China and the internet

Not long ago we fondly believed that one thing all nations would have in common was access to the same digital technology, that is (mainly) the internet. We were wrong. Ever since Beijing began building its Great Firewall in 1996, its censored version of the web has diverged from the one used by the rest of the world. And as tensions between China and the US escalate, this divergence is now spreading to other tech areas. Beijing is creating more of its own bespoke computer hardware; it is investing huge sums in 5G technology and AI; it is poised to disconnect itself from GPS, the universally used satellite navigation system run by the US air force, and switch to its own BeiDou network.

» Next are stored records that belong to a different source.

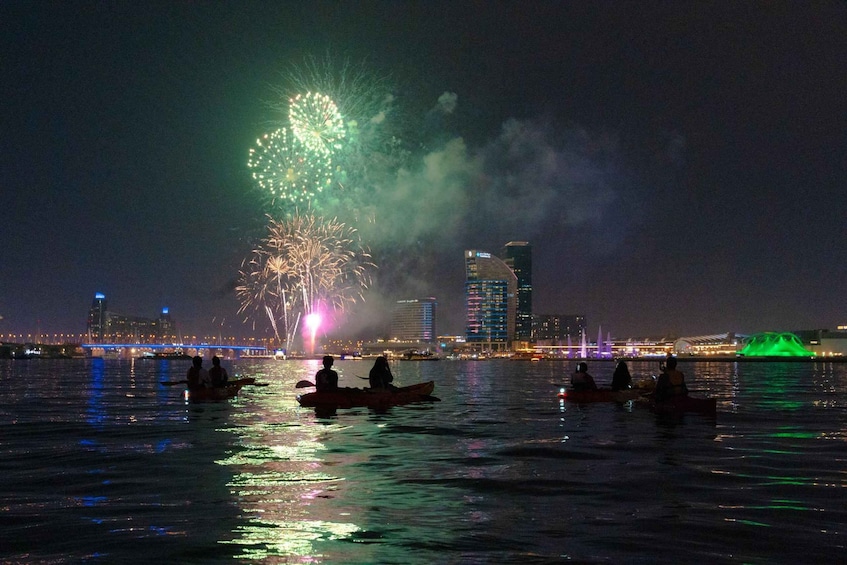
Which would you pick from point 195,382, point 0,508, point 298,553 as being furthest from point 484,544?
point 195,382

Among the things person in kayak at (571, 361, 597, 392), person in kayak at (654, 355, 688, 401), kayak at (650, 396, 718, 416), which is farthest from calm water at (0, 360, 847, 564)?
person in kayak at (571, 361, 597, 392)

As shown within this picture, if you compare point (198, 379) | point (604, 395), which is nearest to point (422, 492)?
point (604, 395)

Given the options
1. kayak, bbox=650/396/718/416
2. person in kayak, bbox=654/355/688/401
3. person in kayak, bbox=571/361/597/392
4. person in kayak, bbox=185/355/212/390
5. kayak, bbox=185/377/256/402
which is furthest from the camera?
person in kayak, bbox=185/355/212/390

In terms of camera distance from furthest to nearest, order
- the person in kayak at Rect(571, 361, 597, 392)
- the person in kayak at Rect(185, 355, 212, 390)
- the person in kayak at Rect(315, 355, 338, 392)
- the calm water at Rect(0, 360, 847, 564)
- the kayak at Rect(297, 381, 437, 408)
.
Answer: the person in kayak at Rect(185, 355, 212, 390)
the person in kayak at Rect(571, 361, 597, 392)
the person in kayak at Rect(315, 355, 338, 392)
the kayak at Rect(297, 381, 437, 408)
the calm water at Rect(0, 360, 847, 564)

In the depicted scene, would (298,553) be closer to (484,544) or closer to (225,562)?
(225,562)

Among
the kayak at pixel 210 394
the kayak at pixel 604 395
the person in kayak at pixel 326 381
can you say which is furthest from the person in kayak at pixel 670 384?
the kayak at pixel 210 394

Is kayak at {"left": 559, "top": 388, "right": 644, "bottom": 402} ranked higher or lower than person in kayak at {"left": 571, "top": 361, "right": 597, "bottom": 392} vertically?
lower

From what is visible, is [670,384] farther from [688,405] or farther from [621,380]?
[621,380]

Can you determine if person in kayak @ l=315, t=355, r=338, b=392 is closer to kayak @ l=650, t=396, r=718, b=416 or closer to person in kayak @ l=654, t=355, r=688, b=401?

Last year, Beijing ordered all government offices to remove foreign computer equipment and software within three years. Meanwhile, the US has blacklisted Huawei and other Chinese firms, leading Huawei – which can no longer license Google’s Android operating system – to start developing its own system, Harmony OS. The US and China seem to be priming the world for “a digital cold war”. Welcome to “the splinternet”.   (The Week, 27 June 2020, and Margi Murphy and Matthew Field in The Daily Telegraph).

 My comment:  Anyone who knows any history could have warned politicians and big companies that China has for many years had a ( justified?) chip on its shoulder about being pushed around by, and a desire to get even with, the West (and Japan) for perceived humiliations of the past. Now  China is becoming Major Power No. 1, with massive help from Western capitalist corporations, and is exerting huge economic influence in a ruthless fashion, based by large-scale theft of Western know-how and the incarceration of all who, even modestly, disagree with the Party, including the poor Uighers, who have done nobody any harm.

One used to be assured that a constitutional and democratic United States would defend Western values.  Now that this can no longer be taken for granted and the US is becoming more like an average African country, with an autocrat-admirer in charge, the peace of mind I personally used to have in the political future has massively diminished.  As China displaces the US, none of us can rest easy.